My Dad is 69 years old, and hasn't hunted in 15 years. We used to go Rabbit/Phesant hunting often, but 60 years of farm work will break a body down... 5 years ago he had both hips replaced and the 10 years prior, they would hurt him so bad, the woods walking wouldn't last long.
Then the last 10 years or so the Coyotes have really come to fourish in Southern Summit Co... the Rabbit hunting went to crap with their arrival. I thought my Dad had writtin off hunting... he never was a Deer hunter, so sitting in the stand was not an option. 
One day out of the blue, he buys a Savage .222, i sighted it in last year and was hitting 3 inch groups at 100 yards. Must have been good out a ways longer, he shot this guy out at 275 yards!

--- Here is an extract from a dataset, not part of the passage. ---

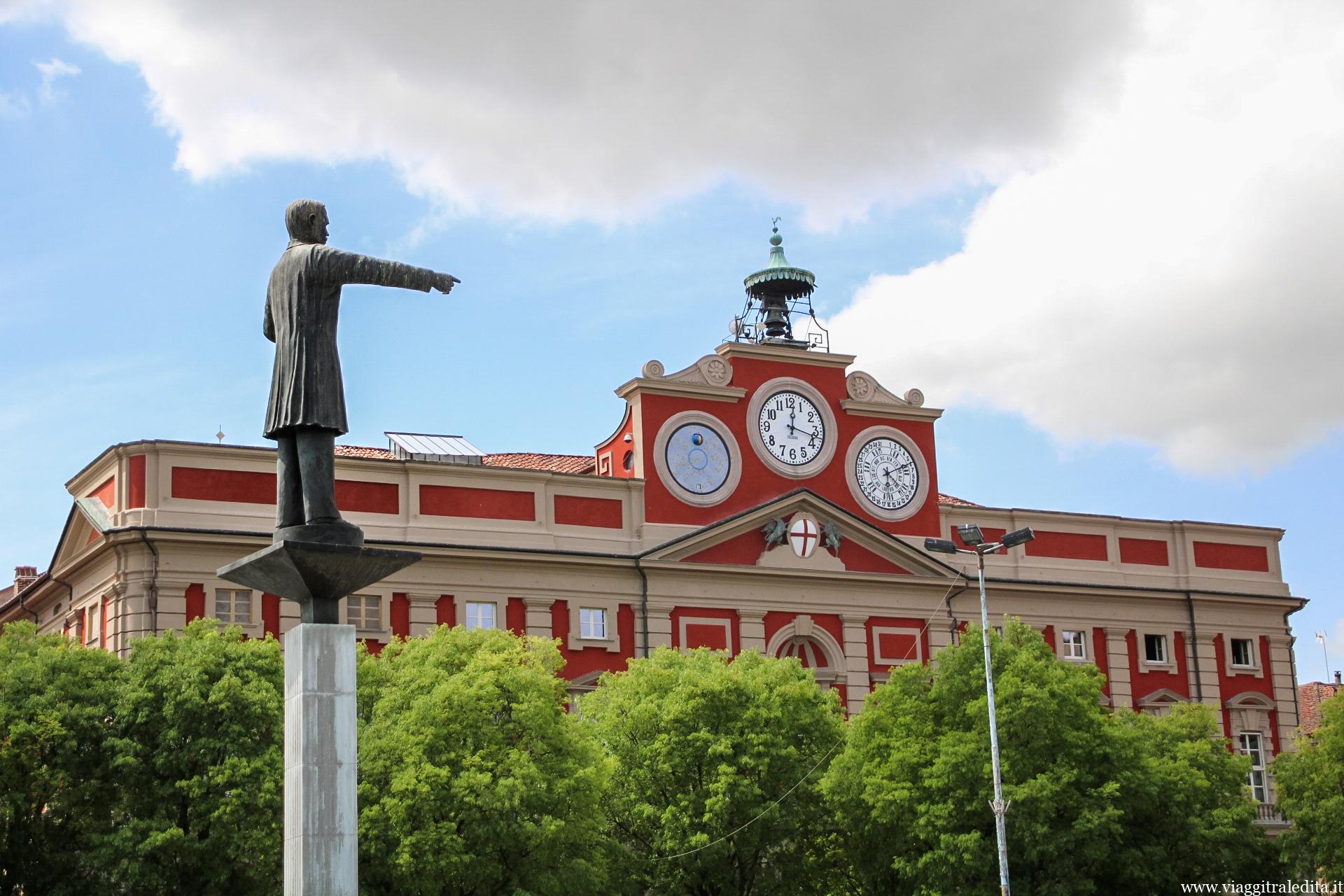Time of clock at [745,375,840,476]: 12:17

Congrats on the 'yote Dad, glad to see you hunting again!


----------



## Fish2Win (Jan 21, 2009)

Congrats to your father!!	I'm starting to get the itch again after a 5 year layoff too.

Outdoor Hub mobile, the outdoor information engine


----------



## johnrude (Mar 29, 2009)

congratulations to your dad and his first yote !


----------



## Mad-Eye Moody (May 27, 2008)

Nice dog!


If you have a coyote problem I have the calling equipment and skill set to help you with them. Drop me a PM and we can get together this winter.


----------



## firstflight111 (May 22, 2008)

man thats awesome nice yote ...congrats to you dad ...


----------



## Jigging Jim (Apr 3, 2010)

Nice Coyote!


----------



## Mad-Eye Moody (May 27, 2008)

Btw. I wouldn't recommend grilling it. Crock potting is much better. And I recommend a marinade. And flea spray. Or a flea spray marinade.


----------



## MuskieJim (Apr 11, 2007)

Do people really eat coyote?


----------



## Mad-Eye Moody (May 27, 2008)

MuskieJim said:


> Do people really eat coyote?


Only once.


----------



## mpd5094 (Jun 20, 2005)

Awesome kill!


----------



## buckzye11 (Jul 16, 2009)

Mad-Eye Moody said:


> Btw. I wouldn't recommend grilling it. Crock potting is much better. And I recommend a marinade. And flea spray. Or a flea spray marinade.


My neighbor tans the hides of the Coyotes. He has given me a couple of pelts for tying Crappie and Bass jigs. Hell no i ain't eating it! but i try to use what i can of it.


----------



## MuskieJim (Apr 11, 2007)

Mad-Eye Moody said:


> Only once.


Hahaha I gotcha. I have shot a few with my uncle and he skins them. No eating though 


Posted using Outdoor Hub Campfire


----------



## firemanstevec34 (Apr 14, 2008)

One more Songdog bites the dust! Congrats to your Dad on a great looking yote!


----------



## postalhunter1 (Jun 5, 2010)

Good job!! We all should try to shoot a coyote.....


Posted using Outdoor Hub Campfire


----------